▼

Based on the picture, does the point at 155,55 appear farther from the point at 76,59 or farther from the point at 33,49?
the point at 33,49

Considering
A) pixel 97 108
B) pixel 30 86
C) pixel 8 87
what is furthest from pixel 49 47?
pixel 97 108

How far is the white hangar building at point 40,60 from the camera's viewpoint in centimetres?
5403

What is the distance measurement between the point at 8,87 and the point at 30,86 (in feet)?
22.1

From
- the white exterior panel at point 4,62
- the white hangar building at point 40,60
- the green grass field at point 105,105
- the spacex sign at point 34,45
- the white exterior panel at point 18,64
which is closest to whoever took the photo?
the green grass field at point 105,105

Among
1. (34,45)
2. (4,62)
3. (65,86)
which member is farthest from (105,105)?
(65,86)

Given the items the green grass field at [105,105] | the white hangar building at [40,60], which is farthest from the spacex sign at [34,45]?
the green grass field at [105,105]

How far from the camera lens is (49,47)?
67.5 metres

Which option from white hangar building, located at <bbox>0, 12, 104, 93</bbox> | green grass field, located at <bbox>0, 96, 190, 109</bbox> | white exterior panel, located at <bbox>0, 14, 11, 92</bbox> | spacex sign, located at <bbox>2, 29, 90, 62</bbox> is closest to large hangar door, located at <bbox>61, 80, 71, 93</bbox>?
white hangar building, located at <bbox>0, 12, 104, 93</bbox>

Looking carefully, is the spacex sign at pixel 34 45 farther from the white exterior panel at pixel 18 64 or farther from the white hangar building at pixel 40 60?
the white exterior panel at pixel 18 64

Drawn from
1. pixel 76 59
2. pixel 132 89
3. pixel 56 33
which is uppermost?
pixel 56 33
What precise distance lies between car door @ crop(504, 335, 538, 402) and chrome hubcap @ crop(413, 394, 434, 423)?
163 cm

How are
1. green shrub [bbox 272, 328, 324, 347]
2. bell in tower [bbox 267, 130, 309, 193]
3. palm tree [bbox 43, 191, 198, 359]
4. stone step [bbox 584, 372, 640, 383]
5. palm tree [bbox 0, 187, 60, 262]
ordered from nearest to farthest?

▲

§ **Problem details**
Write out the whole listing exactly.

§ **Response**
Based on the picture, does the point at 155,55 appear farther from the point at 76,59 or farther from the point at 33,49?
the point at 33,49

Considering
A) pixel 97 108
B) pixel 30 86
C) pixel 8 87
what is furthest from pixel 49 47?
pixel 97 108

How far is the white hangar building at point 40,60 from the camera's viewpoint in centimetres?
5403

What is the distance measurement between the point at 8,87 and the point at 30,86 (in feet)?
22.1

From
- the white exterior panel at point 4,62
- the white hangar building at point 40,60
- the green grass field at point 105,105
- the spacex sign at point 34,45
- the white exterior panel at point 18,64
which is closest to whoever took the photo?
the green grass field at point 105,105

Among
1. (34,45)
2. (4,62)
3. (65,86)
which member is farthest from (105,105)?
(65,86)

Given the items the green grass field at [105,105] | the white hangar building at [40,60], which is farthest from the spacex sign at [34,45]?
the green grass field at [105,105]

How far from the camera lens is (49,47)?
67.5 metres

Which option from white hangar building, located at <bbox>0, 12, 104, 93</bbox> | green grass field, located at <bbox>0, 96, 190, 109</bbox> | white exterior panel, located at <bbox>0, 14, 11, 92</bbox> | spacex sign, located at <bbox>2, 29, 90, 62</bbox> is closest to large hangar door, located at <bbox>61, 80, 71, 93</bbox>?
white hangar building, located at <bbox>0, 12, 104, 93</bbox>

Looking carefully, is the spacex sign at pixel 34 45 farther from the white exterior panel at pixel 18 64 or farther from the white hangar building at pixel 40 60?
the white exterior panel at pixel 18 64

Drawn from
1. pixel 76 59
2. pixel 132 89
3. pixel 56 33
which is uppermost?
pixel 56 33
What precise distance lies between car door @ crop(504, 335, 538, 402) and chrome hubcap @ crop(413, 394, 434, 423)?
163 cm

How are
1. green shrub [bbox 272, 328, 324, 347]
2. bell in tower [bbox 267, 130, 309, 193]
3. palm tree [bbox 43, 191, 198, 359]
4. stone step [bbox 584, 372, 640, 383]
5. palm tree [bbox 0, 187, 60, 262]
ordered from nearest to farthest?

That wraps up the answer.